Al sinds 2014 is er een juridische strijd gaande tussen het Bedrijfstakpensioenfonds voor de reisbranche (Bpf reisbranche) en Booking.com. Het Gerechtshof Amsterdam schaarde zich afgelopen jaar achter Booking.com, maar de Advocaat-Generaal (AG) gaf recent een ander advies aan de Hoge Raad. Als de Hoge Raad dit advies overneemt, kan dat grote gevolgen hebben voor Booking.com. En ook voor andere online platforms is het oordeel van de Hoge Raad van belang.
Nieuw jasje, maar dezelfde regels
De juridische kwalificatie van online platforms blijkt in de praktijk voer voor discussie. Online platforms stellen zich vaak op het standpunt dat zij ‘slechts’ een internetdienst faciliteren. In de praktijk kunnen echter óók voor een internetdienst allerhande regels gelden. Zo oordeelde het Europese Hof van Justitie eerder dat Uber ondanks een hippe app gewoon een vervoersbedrijf is en zich dus moet houden aan dezelfde regels als een ouderwetse taxicentrale. Daarnaast heeft Airbnb verschillende claimstichtingen achter zich aan die proberen om servicekosten voor huurders terug te vorderen. Volgens hen had Airbnb deze kosten op grond van een wettelijk verbod tot “het dienen van twee heren” nooit bij huurders in rekening mogen brengen.
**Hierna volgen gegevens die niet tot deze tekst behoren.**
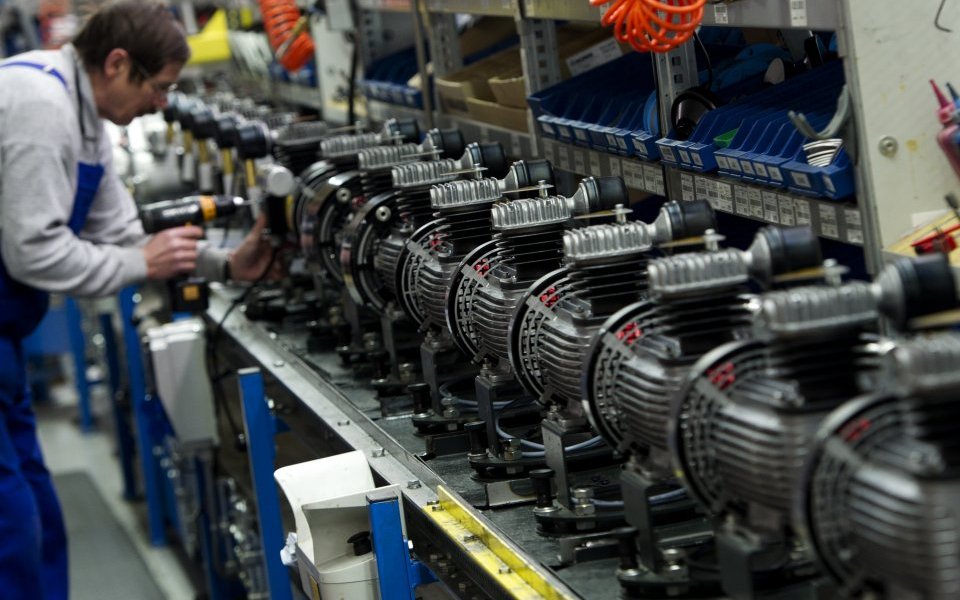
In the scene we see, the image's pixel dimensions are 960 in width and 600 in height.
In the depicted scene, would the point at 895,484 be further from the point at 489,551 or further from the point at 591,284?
the point at 489,551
De Rechtbank Amsterdam oordeelde eerder dit jaar in het voordeel van de huurders. Ook in het digitale domein moet men zich dus bedacht zijn op bestaande wet- en regelgeving, hoe oud of generiek die regels soms ook zijn.
Wel of geen bemiddeling
Centrale vraag in het geschil tussen Booking.com en het Bpf reisbranche is (kort door de bocht) of Booking.com al dan niet als een (reis)agent kan worden gezien, een specifiek soort van bemiddelaar. Als dat zo is, dan is Booking.com namelijk verplicht om zich aan te sluiten bij het pensioenfonds en moeten er dus ook (met terugwerkende kracht) pensioenpremies worden afgedragen.
Dat wel of niet bemiddelen is een vraag die steeds terugkomt in de discussie over online platforms. Kort samengevat is er sprake van bemiddeling wanneer je (tegen betaling) een rol speelt bij het tot stand brengen van overeenkomsten tussen andere partijen. Denk aan een makelaar die een koper en verkoper van een woning met elkaar in contact brengt. De makelaar is zelf niet de contractpartij, maar zorgt er wel voor dat het koopcontract uiteindelijk gesloten kan worden.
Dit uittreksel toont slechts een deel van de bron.